• _MATERIAL FOR THIS TASK_
=== Section Start ===
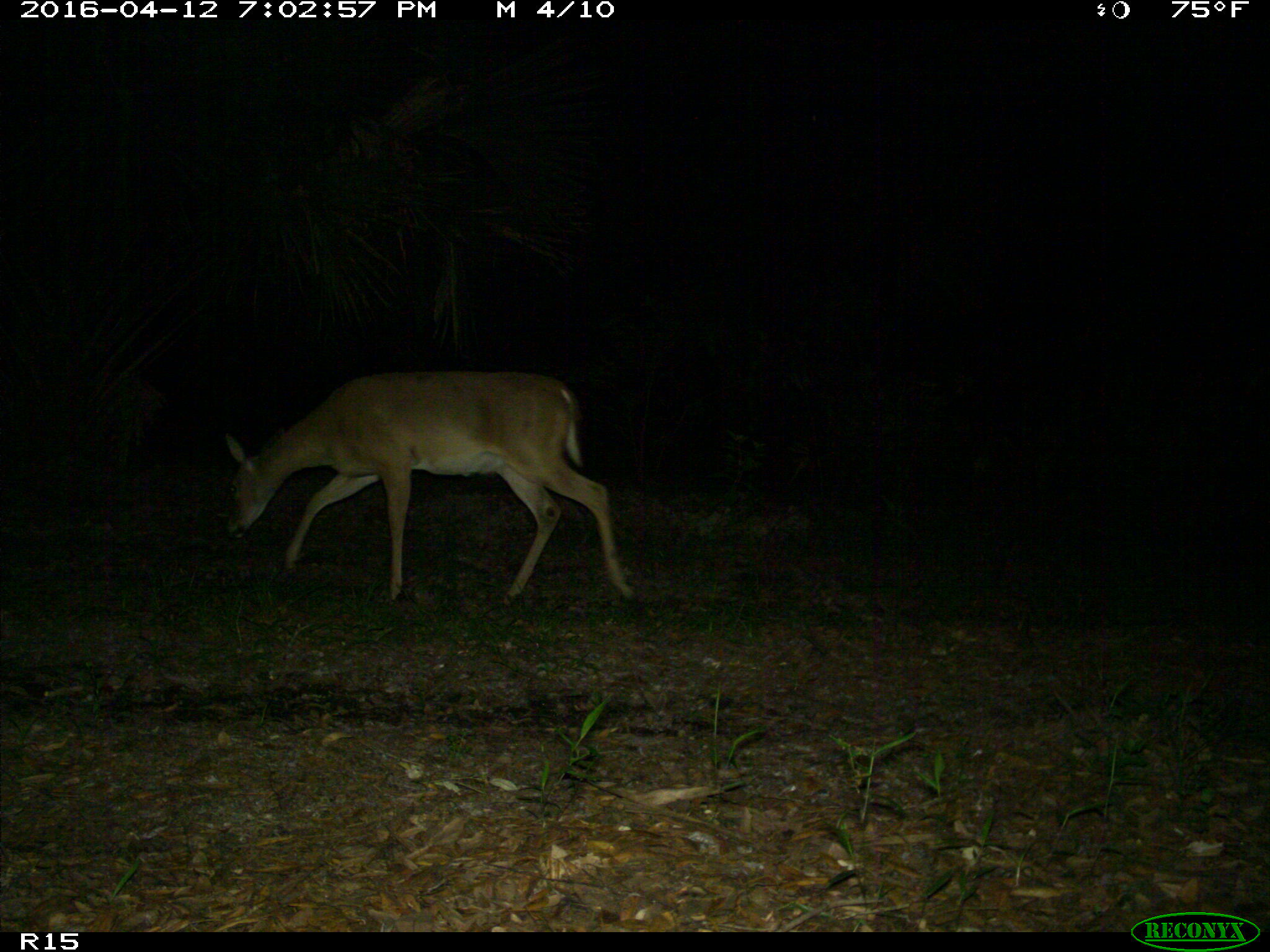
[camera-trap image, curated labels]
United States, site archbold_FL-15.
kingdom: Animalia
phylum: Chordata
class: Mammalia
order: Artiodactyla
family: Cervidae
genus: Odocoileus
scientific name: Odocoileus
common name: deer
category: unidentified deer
=== Section End ===
• _ACTIVITY_
In the copy, every entry must appear exactly as written, and no picture may appear.

• _EXERCISE SOLUTION_
[camera-trap image, curated labels]
United States, site archbold_FL-15.
kingdom: Animalia
phylum: Chordata
class: Mammalia
order: Artiodactyla
family: Cervidae
genus: Odocoileus
scientific name: Odocoileus
common name: deer
category: unidentified deer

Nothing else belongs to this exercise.